Utopijne limity na metan

Polecam uwadze wywiad ze mną, który ukazał się w „Naszym Dzienniku”. Z redaktorem Rafałem Stefaniukiem rozmawialiśmy o projekcie rozporządzenia Komisji Europejskiej w sprawie redukcji emisji metanu. Proponowane regulacje są bardzo niekorzystne dla polskiego górnictwa.

 

– Na forum Unii Europejskiej trwają prace nad rozporządzeniem metanowym. Czego ono dotyczy?  

– Nie bez powodu wszystkie restrykcje klimatyczne narzucane przez Unię Europejską zaczynają się  od rynku energii. Bruksela może nim łatwo manipulować, m.in. poprzez mechanizmy ograniczające emisję gazów cieplarnianych. Tak było z dwutlenkiem węgla i tak ma być z metanem. Regulacje proponowane przez Komisję Europejską są bardzo obszerne. Obejmują praktycznie całe sektory węgla, ropy, gazu. Niestety, rozporządzenie metanowe obarczone jest tym samym błędem co wszystkie projekty związane z szeroko pojętą unijną polityką klimatyczną. Propozycje są zbyt mało elastyczne i skupione tylko na celach klimatycznych. Nie biorą pod uwagę skutków gospodarczych, stabilności rynku energetycznego, a nawet ludzkiego bezpieczeństwa – mam na myśli górników pracujących w kopalniach.

– Komisja Europejska ignoruje możliwe niebezpieczeństwo dla zdrowia i życia górników?

– Wstydliwą tajemnicą unijnej administracji jest brak kompetencji, a czasami zwykła ignorancja urzędników Komisji Europejskiej.

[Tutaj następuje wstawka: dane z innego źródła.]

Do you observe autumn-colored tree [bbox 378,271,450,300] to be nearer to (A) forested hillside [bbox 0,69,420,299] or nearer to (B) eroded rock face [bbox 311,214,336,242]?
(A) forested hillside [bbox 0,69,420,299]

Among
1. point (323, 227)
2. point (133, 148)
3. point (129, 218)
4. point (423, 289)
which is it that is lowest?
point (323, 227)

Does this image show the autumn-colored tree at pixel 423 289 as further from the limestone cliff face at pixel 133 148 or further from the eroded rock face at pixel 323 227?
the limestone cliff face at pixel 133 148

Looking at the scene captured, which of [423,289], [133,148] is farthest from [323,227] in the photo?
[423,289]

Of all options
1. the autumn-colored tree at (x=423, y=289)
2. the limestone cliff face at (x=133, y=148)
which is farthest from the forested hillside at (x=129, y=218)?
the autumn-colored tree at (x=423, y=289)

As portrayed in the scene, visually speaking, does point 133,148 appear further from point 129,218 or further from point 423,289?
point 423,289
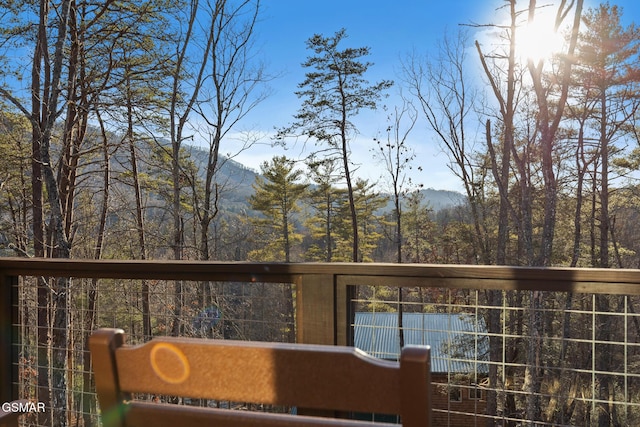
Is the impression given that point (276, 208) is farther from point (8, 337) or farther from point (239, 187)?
point (8, 337)

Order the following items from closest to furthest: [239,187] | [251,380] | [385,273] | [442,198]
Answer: [251,380], [385,273], [239,187], [442,198]

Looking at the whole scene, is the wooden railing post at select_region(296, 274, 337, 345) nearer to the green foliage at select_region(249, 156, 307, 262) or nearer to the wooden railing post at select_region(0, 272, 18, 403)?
the wooden railing post at select_region(0, 272, 18, 403)

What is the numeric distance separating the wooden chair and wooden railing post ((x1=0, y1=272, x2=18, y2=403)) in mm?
1721

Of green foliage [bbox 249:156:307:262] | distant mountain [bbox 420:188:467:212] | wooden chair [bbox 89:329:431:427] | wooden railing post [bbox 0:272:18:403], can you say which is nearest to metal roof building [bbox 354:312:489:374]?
wooden chair [bbox 89:329:431:427]

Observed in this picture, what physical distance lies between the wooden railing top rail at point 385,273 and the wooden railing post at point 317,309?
0.03 meters

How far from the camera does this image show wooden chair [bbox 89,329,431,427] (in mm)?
582

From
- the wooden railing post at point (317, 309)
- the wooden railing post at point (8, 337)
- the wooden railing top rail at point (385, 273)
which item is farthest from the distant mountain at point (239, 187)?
the wooden railing post at point (317, 309)

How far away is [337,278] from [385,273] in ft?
0.54

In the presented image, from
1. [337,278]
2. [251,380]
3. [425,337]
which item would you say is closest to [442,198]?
[425,337]

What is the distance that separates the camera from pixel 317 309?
172cm

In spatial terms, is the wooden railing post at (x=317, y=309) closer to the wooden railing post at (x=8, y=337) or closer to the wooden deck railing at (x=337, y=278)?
the wooden deck railing at (x=337, y=278)

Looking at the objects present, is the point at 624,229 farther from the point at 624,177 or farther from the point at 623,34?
the point at 623,34

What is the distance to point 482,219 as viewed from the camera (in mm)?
12867

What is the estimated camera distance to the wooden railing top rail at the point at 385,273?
A: 5.02ft
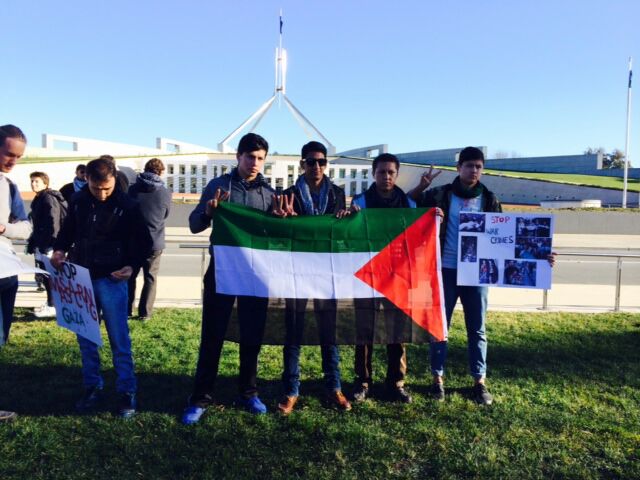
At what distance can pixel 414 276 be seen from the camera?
4051 millimetres

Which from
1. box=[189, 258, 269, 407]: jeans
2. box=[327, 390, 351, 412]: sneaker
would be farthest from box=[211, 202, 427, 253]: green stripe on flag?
box=[327, 390, 351, 412]: sneaker

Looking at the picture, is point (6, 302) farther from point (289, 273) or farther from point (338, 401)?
point (338, 401)

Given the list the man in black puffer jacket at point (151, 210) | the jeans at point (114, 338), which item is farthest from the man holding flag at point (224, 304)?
the man in black puffer jacket at point (151, 210)

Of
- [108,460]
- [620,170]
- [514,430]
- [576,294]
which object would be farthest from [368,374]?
[620,170]

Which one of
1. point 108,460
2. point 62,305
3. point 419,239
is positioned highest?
point 419,239

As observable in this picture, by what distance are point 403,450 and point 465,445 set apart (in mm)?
444

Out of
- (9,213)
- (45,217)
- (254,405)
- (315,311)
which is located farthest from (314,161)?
(45,217)

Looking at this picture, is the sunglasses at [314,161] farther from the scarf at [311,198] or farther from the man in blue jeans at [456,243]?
the man in blue jeans at [456,243]

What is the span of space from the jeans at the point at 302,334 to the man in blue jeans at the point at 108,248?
3.95 ft

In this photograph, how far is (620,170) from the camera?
2608 inches

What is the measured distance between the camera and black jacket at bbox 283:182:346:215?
159 inches

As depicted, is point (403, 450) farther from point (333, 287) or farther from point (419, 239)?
point (419, 239)

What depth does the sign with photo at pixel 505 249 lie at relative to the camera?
14.0 feet

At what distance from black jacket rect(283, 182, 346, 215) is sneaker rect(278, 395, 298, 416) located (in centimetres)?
148
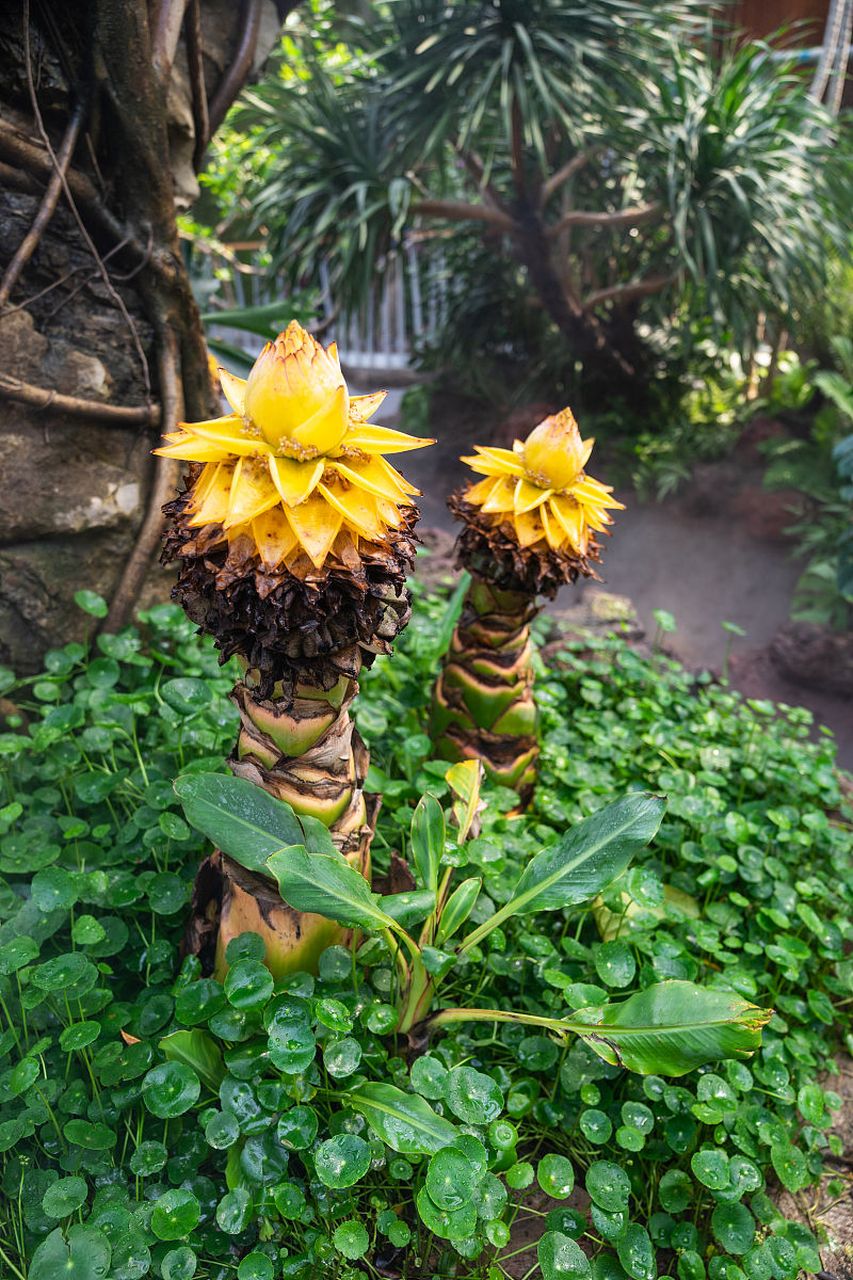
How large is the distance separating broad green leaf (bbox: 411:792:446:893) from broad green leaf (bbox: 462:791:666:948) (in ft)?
0.43

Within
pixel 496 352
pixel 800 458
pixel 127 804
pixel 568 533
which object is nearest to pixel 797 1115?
pixel 568 533

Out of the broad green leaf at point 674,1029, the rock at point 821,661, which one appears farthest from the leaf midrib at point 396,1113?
the rock at point 821,661

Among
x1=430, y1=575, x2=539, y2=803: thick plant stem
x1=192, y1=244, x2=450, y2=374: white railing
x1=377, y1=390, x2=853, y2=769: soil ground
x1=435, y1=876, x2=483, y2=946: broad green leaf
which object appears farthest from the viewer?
x1=192, y1=244, x2=450, y2=374: white railing

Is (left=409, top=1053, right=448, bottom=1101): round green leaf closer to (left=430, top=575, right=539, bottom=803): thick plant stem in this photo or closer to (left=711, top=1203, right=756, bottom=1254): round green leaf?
(left=711, top=1203, right=756, bottom=1254): round green leaf

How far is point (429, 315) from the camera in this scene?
24.8 ft

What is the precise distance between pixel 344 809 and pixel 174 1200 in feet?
1.79

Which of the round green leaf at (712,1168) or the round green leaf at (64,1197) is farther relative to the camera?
the round green leaf at (712,1168)

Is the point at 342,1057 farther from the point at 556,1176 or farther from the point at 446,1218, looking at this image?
the point at 556,1176

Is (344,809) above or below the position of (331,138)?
below

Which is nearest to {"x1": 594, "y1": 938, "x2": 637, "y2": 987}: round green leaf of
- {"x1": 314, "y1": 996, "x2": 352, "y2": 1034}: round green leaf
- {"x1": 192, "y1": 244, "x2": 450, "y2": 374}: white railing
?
{"x1": 314, "y1": 996, "x2": 352, "y2": 1034}: round green leaf

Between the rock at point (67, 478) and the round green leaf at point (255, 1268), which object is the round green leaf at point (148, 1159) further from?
the rock at point (67, 478)

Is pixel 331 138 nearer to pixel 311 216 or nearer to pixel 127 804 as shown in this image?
pixel 311 216

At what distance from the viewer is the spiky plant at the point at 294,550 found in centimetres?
101

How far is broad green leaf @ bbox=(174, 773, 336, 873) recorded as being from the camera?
3.68 feet
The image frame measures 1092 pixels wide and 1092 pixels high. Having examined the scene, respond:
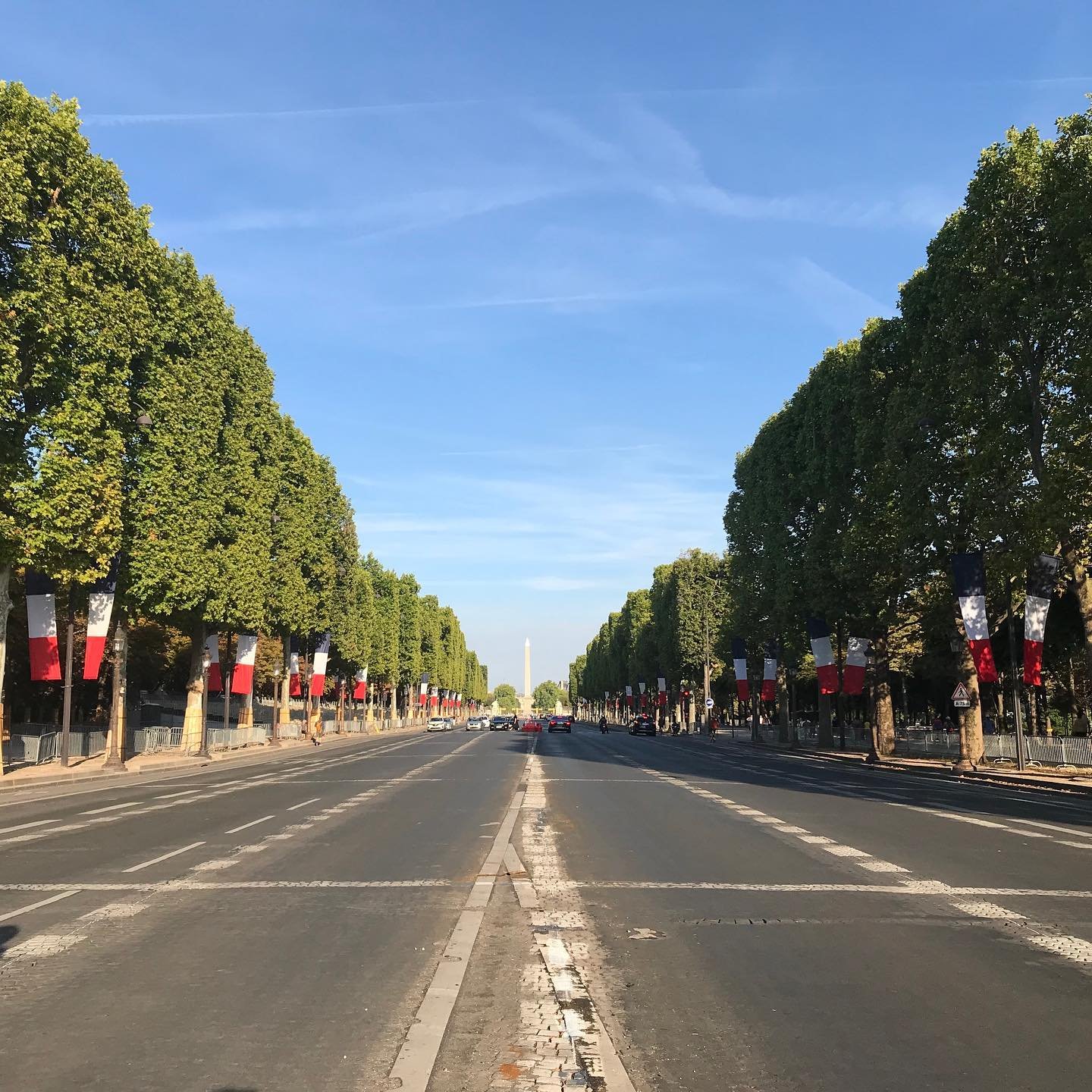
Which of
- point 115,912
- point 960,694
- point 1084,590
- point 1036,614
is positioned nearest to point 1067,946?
point 115,912

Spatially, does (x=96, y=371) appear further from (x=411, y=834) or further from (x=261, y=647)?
(x=261, y=647)

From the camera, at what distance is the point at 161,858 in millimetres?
12922

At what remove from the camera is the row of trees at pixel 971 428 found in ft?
89.6

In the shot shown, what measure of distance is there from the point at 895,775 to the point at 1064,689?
28583mm

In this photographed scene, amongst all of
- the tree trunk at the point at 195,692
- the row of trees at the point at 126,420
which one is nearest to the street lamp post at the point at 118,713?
the row of trees at the point at 126,420

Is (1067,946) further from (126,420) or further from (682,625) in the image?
(682,625)

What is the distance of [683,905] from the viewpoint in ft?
31.8

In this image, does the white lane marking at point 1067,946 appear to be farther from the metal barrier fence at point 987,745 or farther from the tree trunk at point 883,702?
the tree trunk at point 883,702

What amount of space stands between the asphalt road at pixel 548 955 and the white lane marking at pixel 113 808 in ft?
9.00

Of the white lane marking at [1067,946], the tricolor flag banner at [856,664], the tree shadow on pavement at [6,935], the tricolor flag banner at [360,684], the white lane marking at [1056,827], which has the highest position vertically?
the tricolor flag banner at [856,664]

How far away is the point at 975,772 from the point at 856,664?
952 cm

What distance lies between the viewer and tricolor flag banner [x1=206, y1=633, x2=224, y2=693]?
153 feet

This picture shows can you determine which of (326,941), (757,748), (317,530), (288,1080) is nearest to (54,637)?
(326,941)

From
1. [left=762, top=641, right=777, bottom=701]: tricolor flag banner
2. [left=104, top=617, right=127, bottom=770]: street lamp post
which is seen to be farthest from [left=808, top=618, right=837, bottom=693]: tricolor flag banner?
[left=104, top=617, right=127, bottom=770]: street lamp post
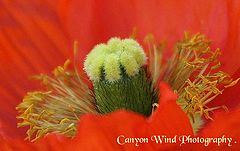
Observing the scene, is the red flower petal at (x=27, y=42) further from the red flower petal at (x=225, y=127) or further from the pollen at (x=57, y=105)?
the red flower petal at (x=225, y=127)

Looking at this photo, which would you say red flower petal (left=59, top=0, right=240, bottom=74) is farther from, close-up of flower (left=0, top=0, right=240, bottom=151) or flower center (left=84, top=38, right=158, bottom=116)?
flower center (left=84, top=38, right=158, bottom=116)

Rzecz jasna nie dotyczy to wszystkich, ale grupie zajmującej się rozporządzeniem metanowym przydałaby się elementarna wiedza na temat uwarunkowań technologicznych i gospodarczych w polskim górnictwie. Jak wiadomo, metan jest największym zagrożeniem w kopalniach i nie da się go inaczej usunąć niż poprzez szyby wentylacyjne. Nie jest to działanie na złość Brukseli i na szkodzę klimatowi. To wymóg technologiczny, podyktowany troską o życie górników i bezpieczeństwo kopalń. Nie wszyscy w Komisji Europejskiej potrafią to pojąć. W czerwcu tego roku polska delegacja związana z branżą wydobywczą pojechała do Brukseli, aby rozmawiać o metanie. Uczestnicy tego spotkania wspominają o „dziwnym” dialogu. Unijni urzędnicy cytowali projekt rozporządzenia metanowego i dowodzili o konieczności osiągnięcia w ciągu trzech lat normy 0,5 tony metanu na tysiąc ton węgla. Nie trafiał do nich argument, że jest to niemożliwe. Jeśli chodzi o technologie „wyłapywania” metanu polskie górnictwo uchodzi za jedno z najlepszych w świecie. Mimo tego, wskaźniki wyliczone w pierwszym kwartale tego roku dla polskich kopalń były około 10 – 30 razy wyższe, niż normy wymyślone przez Brukselę. Jastrzębska Spółka Węglowa wyliczyła, ile wyniosłyby kary za nieprzestrzeganie limitów metanowych narzuconych przez Komisję Europejską. Mowa jest nawet o dwóch miliardach złotych rocznie. Takiego haraczu nie wytrzyma JSW, ani żadna inna polska spółka węglowa. Oczywiście, nie można wykluczyć, że z czasem pojawią się technologie, które zbliżą się do unijnych wymagań, ale raczej nie należy tego oczekiwać w ciągu trzech lat.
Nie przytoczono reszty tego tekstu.